多くの場合、数ヵ月から1年以内に自然に治癒します。
ただし、免疫力が低下している場合や、症状が重い場合は、さらに長期間にわたって症状が持続しますので、治療が必要となります。
水いぼができたらプールに入れますか?
基本的にプールに入ることは可能ですが、他の人との直接接触を避けることが重要です。プールの水を通じて感染することはありません。
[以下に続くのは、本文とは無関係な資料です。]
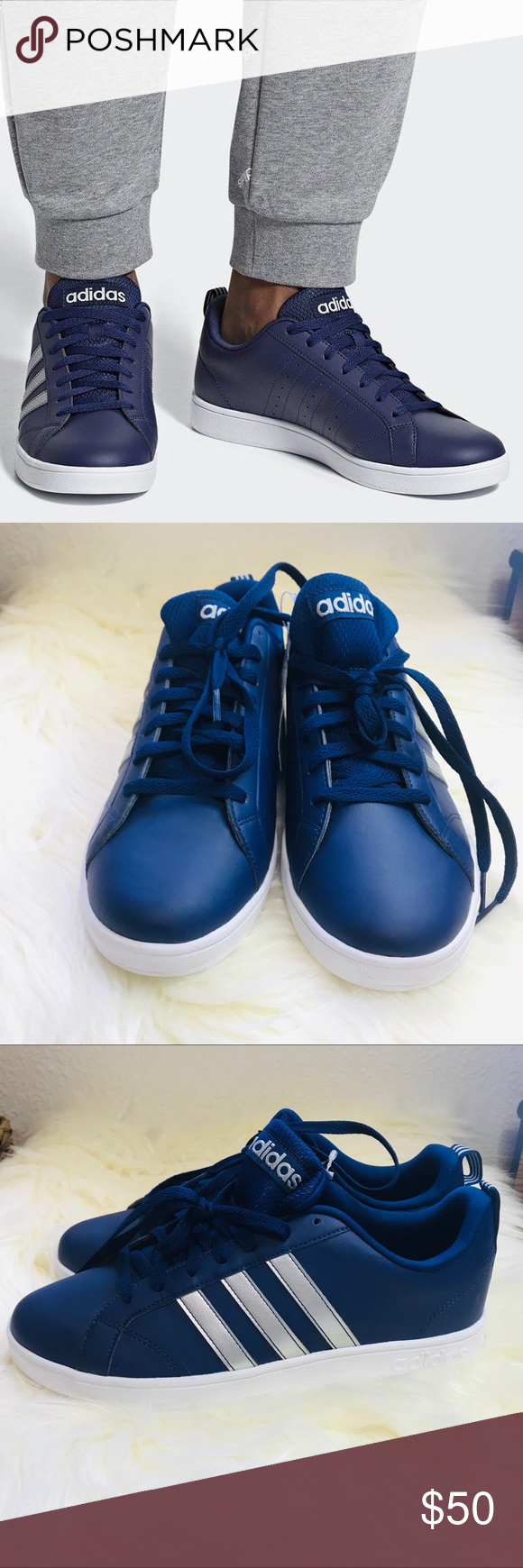 Adidas Men's Neo Vs Advantage Tennis Shoes ADIDAS NEO VS ADVANTAGE ...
保育園などの集団生活においては、先生の指示に従ってください。
水いぼを予防する方法はありますか?
手洗いや共有物の管理、皮膚のケアが重要です。
特に乾燥肌やアトピー性皮膚炎がある場合は、保湿剤を使用して皮膚のバリア機能を強化することが重要です。
水いぼは痛いですか?
通常、水いぼは痛みを伴いませんが、かゆみを感じることがあります。
掻き壊すと感染が広がる可能性があるため、早めの治療が必要です。